Thanks. This is the most helpful article about the process of story writing I’ve read. From the fact that you took three complete versions, to the beta process, to publication it is golden. Now at the end of the first draft of a story about 11,500 words long, I see the need for the additional effort. The beta reader part is more of a problem than the writing. I joined a group last fall, but after four sessions it did not gel. If I remember right, your group was not your first try at connecting with one. The Phoenix area must have several groups worth the time and effort.
James, finding good beta-readers is one of the most difficult parts. Unpublished writers sometime have the idea there is some magic bullet to getting published. There isn’t. You need to read a lot and write a lot, and submit a lot. That said, in my experience, I found it much easier to team up with other professional writers, beta-reading for one another, after I made my first sale. I still had to make that first sale, but once I did, the door opened to more (and better) options, when it came to beta-readers.
I also lucked out in that my local writers group has turned out several professional writers. When I joined the group, Michael J. Sullivan, who was a founding member, was just starting to take off in self-publishing, and it wasn’t long after I joined that he got his first big contract from Orbit. This was pure luck. I live in Falls Church, right on the border of Arlington, and the Arlington Writers Group meets a few miles from my house.
Thanks, Jamie.
This is solid evidence that story writing is hard. It’s a lot of effort for what looks like not a lot of output at the end.
Paul, I’d caveat your comment by saying it is evidence that story writing is hard for me. For others, it might be easy. And while it is hard work, I should stress that, for me, it is exceedingly enjoyable work. There’s nothing like seeing one of your stories in print after all of the work.
Thanks for such a detailed view of your process Jamie. I can’t help to wonder though, and please, I mean no controversy with this.
You say the story was about 6300 words. intergalactic medicine show pays 6 cents the word. That means for your story, you got something close to $378.
On the same page, it says they pay artists a basic of $400 for a color illustration, but that they are willing consider higher rates for established professionals.
My question is, most established writers also get paid higher rates on some publications? Or the deal goes only for artists?
Forget about intergalactic medicine show, I’m talking about “in general”, not about that particular story you sold.
I ask because most magazines seem to offer low rates for writers, while at the same time most offer higher payment for artists. Intergalactic Medicine Show does says they can “talk about it” if the artist is well known, and I’m imagining because it will meant the artist brining his/her own audience once the issue is out.
But it is the same for published authors?

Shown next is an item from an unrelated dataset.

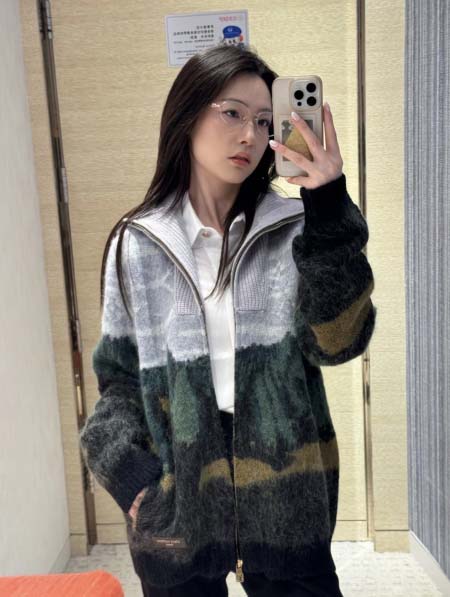 2026年10月8日入荷秋冬新作Louis Vuitton ニットカーディガン  女性用ファッション/誕生日プレゼント/贈り物 can工場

Thanks for sharing your methods again 😉
Rod, I think it is a matter of circumstance. If my story had been 7,000 words, I would have received $420 for it. Writers are paid by word counts and artists are paid a flat rate. IGMS pays $0.06/word, which still qualifies as a professional payment rate by the Science Fiction and Fantasy Writers of America, although it is the minimum pro rate. Most of the other magazines pay 8-10 cents/word. Although I don’t know if this is still the case, it was not unheard in the past for a magazine to pay a writer a bonus for a particularly good story (say, 11.5 cents/word, or something like that).
Also, keep in mind that a writer chooses where to submit. It is possible that I might have received a higher word rate at another magazine, but I wanted to submit this story to IGMS. In general, I think writers know the spectrum of pay rates and choose to submit wherever they submit based on many factors. (I’ve written about my own submissions process elsewhere.)
I can’t say whether other writers have negotiated better rates with magazines, I can only say that I haven’t. On the other hand, I know that in some original anthologies, the headliners will often be paid more than non-headliners. As far as artists go, I can’t speak to that as I have no experience with that end of the spectrum.